Welcome to the official GitHub for SynthLabs.ai 👋
Our latest work introduces Generative Reward Models (GenRM) and Chain-of-Thought GenRM (CoT-GenRM), a framework for preference learning that unifies RLHF and RLAIF approaches. We demonstrate that by combining iterative preference learning algorithms (STaR-DPO) with CoT-GenRM, we can train models that achieve comparable performance on in-domain data to Bradley-Terry Reward Models (currently best-in-class method), while vastly outperforming them on out-of-domain data (up to 45% improvement). All while providing rationales for the model's predicted preference. The GenRM framework unifies language models and reward models under a single next-token prediction framing, reducing the infrastructure overhead required. The development of CoT-GenRM and STaR-DPO opens up new possibilities for AI alignment:
- More Robust AI Systems: Create AI systems that better generalize to new situations and maintain alignment with human values.

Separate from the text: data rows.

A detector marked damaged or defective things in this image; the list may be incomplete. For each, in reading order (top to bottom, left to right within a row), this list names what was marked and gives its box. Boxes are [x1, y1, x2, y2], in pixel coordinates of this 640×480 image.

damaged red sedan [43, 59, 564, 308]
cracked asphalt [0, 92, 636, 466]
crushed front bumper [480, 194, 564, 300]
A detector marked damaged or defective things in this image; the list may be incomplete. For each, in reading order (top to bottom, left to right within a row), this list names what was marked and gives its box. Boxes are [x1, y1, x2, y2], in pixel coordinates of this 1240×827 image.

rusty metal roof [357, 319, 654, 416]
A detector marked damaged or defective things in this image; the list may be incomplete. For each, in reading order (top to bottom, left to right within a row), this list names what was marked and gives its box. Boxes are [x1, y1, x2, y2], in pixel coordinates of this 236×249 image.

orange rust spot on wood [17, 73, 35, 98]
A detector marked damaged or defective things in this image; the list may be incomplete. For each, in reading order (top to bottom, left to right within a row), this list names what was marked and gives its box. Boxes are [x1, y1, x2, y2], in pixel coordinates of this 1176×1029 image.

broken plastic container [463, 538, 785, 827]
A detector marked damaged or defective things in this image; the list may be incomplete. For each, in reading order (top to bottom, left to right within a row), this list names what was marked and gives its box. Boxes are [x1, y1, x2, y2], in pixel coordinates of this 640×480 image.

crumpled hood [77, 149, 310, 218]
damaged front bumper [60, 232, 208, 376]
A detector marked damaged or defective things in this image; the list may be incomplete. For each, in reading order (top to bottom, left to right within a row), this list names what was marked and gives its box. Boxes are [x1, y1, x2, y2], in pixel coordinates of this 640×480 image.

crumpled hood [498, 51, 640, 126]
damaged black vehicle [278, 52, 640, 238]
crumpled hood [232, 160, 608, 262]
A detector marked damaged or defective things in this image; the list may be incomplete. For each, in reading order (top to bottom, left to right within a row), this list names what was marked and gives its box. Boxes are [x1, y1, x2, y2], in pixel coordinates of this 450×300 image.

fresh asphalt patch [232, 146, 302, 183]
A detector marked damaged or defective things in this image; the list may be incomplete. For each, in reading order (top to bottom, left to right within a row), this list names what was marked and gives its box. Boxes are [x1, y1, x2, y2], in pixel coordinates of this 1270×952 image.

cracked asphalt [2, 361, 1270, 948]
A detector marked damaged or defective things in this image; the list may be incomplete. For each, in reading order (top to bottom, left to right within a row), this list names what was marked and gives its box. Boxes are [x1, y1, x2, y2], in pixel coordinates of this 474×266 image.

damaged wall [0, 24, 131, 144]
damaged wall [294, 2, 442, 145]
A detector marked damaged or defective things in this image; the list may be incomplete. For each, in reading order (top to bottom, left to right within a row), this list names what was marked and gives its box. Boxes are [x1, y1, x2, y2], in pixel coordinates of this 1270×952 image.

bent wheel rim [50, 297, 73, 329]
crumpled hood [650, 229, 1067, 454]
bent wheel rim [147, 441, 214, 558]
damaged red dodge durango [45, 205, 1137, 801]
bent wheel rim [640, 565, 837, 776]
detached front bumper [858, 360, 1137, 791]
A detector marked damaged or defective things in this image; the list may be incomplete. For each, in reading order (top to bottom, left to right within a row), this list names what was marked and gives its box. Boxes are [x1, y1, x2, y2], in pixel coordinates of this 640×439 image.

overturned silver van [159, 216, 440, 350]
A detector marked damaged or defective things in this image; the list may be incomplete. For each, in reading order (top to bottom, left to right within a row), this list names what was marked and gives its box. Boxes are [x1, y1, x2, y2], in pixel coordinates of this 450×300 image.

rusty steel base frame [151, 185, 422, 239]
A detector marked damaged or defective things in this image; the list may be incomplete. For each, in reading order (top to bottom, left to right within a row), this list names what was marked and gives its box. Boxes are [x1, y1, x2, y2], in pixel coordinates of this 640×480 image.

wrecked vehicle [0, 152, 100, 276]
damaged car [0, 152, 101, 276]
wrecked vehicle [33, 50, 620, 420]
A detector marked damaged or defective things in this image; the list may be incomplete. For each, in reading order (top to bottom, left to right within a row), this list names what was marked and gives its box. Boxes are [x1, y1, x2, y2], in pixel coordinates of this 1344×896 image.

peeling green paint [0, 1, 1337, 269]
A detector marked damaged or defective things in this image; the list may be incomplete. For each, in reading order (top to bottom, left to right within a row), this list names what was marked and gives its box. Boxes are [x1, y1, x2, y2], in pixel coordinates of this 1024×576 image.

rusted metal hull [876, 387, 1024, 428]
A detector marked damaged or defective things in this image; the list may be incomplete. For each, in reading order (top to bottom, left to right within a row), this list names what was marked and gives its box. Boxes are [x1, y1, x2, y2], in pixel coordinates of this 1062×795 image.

- Efficient Scaling: Allow for more rapid iteration and refinement of AI behavior.
- Potential for Personalization: Address the challenge of aligning AI with diverse and potentially conflicting human views.
- Improved Reasoning Capabilities: Pave the way for AI systems that can continually improve their own reasoning and decision-making processes.
Contributions from Dakota Mahan*, Duy Van Phung*, Rafael Rafailov*, Chase Blagden, Nathan Lile, Louis Castricato, Jan-Philipp Fränken, Chelsea Finn, and Alon Albalak*.
Learn more:
This work introduces PERSONA, a framework for evaluating the ability of language models to align with a diverse set of user values, using 1,586 synthetic personas, 3,868 prompts, and 317,200 preference pairs. We focus on pluralistic alignment because we want langauge models that can reflect a diverse set of values, not just the majority opinion, and we don't prescribe to a one-size-fits-all approach. PERSONA is synthetically constructed from U.S. census data, allowing us to generate a large, diverse dataset while ensuring privacy and reproducibility. The dataset and evaluation framework can be used for a variety of purposes, inlcluding: (1) a test bed, (2) a development environment, (3) a reproducible evaluation for pluralistic alignment approaches, (4) the personalization of language models, (5) and for preference elicitation.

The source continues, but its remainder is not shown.